PROVIDED INFORMATION
* * * * * * * * *

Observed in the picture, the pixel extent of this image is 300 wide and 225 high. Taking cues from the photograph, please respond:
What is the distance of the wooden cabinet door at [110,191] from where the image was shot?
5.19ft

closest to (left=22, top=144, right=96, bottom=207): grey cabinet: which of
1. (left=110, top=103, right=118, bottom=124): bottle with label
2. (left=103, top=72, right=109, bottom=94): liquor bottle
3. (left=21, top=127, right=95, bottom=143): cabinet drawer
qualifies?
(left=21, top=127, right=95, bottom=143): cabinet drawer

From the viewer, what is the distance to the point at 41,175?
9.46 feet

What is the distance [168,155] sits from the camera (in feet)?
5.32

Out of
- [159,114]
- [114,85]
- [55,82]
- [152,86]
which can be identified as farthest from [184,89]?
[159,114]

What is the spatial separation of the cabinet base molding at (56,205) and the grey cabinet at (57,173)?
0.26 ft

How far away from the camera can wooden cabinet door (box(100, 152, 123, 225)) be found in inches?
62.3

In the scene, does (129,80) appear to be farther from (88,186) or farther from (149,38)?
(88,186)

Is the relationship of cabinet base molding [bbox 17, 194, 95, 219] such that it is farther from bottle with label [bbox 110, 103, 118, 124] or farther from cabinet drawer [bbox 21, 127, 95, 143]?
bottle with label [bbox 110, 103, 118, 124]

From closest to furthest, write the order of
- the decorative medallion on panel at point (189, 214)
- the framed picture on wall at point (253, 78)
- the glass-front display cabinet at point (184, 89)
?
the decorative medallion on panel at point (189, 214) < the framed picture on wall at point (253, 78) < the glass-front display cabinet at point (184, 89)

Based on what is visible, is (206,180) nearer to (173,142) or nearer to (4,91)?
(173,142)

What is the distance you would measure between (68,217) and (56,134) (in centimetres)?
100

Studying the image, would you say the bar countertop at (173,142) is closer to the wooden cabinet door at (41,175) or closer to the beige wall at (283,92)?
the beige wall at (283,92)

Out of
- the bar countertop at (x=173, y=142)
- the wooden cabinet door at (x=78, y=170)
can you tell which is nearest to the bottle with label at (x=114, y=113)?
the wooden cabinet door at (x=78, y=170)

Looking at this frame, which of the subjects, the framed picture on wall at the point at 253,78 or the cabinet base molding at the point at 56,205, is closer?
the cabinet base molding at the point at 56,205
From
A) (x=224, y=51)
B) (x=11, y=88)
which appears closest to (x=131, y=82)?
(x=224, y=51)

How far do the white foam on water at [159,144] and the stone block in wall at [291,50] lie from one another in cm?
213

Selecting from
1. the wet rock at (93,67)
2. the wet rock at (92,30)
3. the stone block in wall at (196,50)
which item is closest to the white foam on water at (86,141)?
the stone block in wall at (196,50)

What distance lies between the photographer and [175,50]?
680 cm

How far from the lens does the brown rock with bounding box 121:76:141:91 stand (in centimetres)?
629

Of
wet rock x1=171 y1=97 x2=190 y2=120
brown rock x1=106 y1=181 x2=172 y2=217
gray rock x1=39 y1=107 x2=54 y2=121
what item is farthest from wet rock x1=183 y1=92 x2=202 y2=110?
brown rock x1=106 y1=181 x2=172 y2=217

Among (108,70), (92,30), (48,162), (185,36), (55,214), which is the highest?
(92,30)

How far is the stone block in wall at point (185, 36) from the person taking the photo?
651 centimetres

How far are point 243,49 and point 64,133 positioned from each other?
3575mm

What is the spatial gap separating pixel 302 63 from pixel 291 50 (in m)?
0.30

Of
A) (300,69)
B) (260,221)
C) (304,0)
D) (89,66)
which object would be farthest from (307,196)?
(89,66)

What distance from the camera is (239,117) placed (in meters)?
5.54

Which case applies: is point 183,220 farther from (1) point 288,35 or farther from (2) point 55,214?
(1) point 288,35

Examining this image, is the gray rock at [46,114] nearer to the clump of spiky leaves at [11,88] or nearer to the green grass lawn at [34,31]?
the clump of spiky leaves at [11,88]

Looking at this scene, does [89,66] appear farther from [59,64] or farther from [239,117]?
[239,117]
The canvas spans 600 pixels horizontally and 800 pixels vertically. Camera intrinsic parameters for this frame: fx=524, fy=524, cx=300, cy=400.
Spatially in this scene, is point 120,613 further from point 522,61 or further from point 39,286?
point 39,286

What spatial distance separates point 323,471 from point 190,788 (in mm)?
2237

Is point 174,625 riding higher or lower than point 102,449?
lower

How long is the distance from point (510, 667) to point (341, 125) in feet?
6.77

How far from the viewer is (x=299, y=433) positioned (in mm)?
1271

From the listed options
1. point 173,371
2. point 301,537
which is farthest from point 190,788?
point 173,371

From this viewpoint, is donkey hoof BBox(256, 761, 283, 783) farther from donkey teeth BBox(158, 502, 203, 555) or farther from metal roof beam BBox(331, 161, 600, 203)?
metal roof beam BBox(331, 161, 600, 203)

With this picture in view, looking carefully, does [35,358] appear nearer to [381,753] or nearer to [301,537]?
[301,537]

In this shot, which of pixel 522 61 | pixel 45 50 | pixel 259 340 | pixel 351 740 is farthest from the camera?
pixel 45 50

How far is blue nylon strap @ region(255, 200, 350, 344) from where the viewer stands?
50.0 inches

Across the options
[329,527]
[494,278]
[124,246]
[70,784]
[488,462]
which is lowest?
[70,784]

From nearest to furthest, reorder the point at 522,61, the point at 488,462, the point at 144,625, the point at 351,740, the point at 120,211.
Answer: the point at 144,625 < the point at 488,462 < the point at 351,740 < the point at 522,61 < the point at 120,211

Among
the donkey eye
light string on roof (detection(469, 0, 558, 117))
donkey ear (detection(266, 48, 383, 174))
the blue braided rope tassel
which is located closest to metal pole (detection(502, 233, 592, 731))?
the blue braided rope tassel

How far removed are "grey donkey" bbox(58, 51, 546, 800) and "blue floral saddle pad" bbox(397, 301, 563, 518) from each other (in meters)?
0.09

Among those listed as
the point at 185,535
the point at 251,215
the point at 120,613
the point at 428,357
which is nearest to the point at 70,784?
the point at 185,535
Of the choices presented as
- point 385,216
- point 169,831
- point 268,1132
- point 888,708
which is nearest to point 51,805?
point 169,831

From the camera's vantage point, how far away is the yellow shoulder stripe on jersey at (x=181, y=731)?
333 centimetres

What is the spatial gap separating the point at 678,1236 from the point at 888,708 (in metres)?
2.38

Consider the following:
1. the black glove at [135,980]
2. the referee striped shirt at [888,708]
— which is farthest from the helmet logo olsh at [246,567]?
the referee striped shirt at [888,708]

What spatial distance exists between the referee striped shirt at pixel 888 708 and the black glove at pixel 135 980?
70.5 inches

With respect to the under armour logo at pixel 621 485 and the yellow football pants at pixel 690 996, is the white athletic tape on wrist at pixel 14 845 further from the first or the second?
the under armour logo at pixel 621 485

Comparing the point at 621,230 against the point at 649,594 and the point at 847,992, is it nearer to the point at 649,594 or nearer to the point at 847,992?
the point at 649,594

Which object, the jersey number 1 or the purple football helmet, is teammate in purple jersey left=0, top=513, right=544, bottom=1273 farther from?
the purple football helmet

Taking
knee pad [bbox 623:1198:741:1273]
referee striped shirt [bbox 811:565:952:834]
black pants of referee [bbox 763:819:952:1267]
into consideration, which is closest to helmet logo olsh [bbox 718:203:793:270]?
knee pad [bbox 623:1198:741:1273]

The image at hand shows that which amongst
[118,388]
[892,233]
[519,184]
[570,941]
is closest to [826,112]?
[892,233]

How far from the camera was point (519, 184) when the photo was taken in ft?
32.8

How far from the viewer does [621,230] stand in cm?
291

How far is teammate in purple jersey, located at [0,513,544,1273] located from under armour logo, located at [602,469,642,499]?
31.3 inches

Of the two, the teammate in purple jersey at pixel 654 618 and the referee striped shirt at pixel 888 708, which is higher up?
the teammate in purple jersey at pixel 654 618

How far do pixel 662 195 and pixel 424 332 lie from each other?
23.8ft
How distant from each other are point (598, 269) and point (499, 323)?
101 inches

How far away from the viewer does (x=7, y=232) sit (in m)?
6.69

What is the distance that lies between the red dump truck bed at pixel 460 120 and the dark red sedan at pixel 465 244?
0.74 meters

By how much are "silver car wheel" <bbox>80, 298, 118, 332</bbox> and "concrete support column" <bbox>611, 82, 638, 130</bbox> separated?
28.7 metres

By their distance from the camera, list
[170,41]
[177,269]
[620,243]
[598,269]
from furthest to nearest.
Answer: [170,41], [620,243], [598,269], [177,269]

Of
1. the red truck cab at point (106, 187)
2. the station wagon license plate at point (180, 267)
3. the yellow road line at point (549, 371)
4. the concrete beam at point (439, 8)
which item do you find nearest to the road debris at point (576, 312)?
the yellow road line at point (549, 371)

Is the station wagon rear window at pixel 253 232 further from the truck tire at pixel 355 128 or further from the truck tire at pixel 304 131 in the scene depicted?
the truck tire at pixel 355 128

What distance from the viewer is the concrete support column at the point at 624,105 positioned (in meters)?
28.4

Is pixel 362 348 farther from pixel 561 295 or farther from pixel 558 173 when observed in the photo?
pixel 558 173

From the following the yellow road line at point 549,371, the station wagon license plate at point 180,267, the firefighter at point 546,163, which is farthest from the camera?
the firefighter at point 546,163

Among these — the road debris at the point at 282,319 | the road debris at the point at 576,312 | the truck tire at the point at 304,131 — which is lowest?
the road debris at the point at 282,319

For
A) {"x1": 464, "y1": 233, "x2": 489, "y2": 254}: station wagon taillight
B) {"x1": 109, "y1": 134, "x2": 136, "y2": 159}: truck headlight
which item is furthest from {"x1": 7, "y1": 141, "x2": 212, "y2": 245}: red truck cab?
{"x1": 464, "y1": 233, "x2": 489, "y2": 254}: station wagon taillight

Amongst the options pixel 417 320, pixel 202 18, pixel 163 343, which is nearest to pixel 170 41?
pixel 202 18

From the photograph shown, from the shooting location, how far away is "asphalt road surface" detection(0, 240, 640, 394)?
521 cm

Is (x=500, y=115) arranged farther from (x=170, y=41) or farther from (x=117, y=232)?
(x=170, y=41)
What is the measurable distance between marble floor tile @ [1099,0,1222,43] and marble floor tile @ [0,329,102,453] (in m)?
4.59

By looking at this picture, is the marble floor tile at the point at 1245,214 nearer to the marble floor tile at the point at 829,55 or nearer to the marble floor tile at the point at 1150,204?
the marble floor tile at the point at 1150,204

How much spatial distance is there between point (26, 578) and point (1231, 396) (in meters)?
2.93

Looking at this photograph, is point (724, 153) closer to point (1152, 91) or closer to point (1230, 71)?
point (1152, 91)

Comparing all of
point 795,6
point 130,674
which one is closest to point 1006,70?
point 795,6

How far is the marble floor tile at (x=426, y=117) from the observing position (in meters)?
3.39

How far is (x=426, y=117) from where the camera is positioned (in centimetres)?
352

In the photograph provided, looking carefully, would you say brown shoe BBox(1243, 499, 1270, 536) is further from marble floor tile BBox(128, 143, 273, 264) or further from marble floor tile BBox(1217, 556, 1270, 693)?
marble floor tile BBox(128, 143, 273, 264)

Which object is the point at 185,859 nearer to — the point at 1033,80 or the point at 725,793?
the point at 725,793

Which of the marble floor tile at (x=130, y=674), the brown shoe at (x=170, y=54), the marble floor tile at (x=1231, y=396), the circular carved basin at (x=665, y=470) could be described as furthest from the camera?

* * * * * * * * *

AIM
Find "Is (x=500, y=115)" in the data above, then repeat that line and all lines after it exactly, ending with the final line.

OUTPUT OF THE TASK
Is (x=500, y=115) arranged farther from (x=170, y=41) or farther from (x=117, y=232)?
(x=170, y=41)
What is the measurable distance between marble floor tile @ [1099,0,1222,43] and marble floor tile @ [0,329,102,453] (in m)?
4.59

By looking at this picture, is the marble floor tile at the point at 1245,214 nearer to the marble floor tile at the point at 829,55 or nearer to the marble floor tile at the point at 1150,204?
the marble floor tile at the point at 1150,204

How much spatial distance is there between point (26, 578) and point (1231, 396) (in meters)?
2.93

Looking at this photograph, is point (724, 153) closer to point (1152, 91) or closer to point (1230, 71)?
point (1152, 91)

Comparing all of
point 795,6
point 130,674
which one is closest to point 1006,70?
point 795,6

How far is the marble floor tile at (x=426, y=117) from the observing position (in meters)?
3.39

How far is (x=426, y=117) from where the camera is positioned (in centimetres)?
352

In the photograph provided, looking carefully, would you say brown shoe BBox(1243, 499, 1270, 536) is further from marble floor tile BBox(128, 143, 273, 264) or further from marble floor tile BBox(1217, 556, 1270, 693)?
marble floor tile BBox(128, 143, 273, 264)

Which object is the point at 185,859 nearer to — the point at 1033,80 or the point at 725,793?
the point at 725,793

Which of the marble floor tile at (x=130, y=674), the brown shoe at (x=170, y=54), the marble floor tile at (x=1231, y=396), the circular carved basin at (x=665, y=470) could be described as furthest from the camera?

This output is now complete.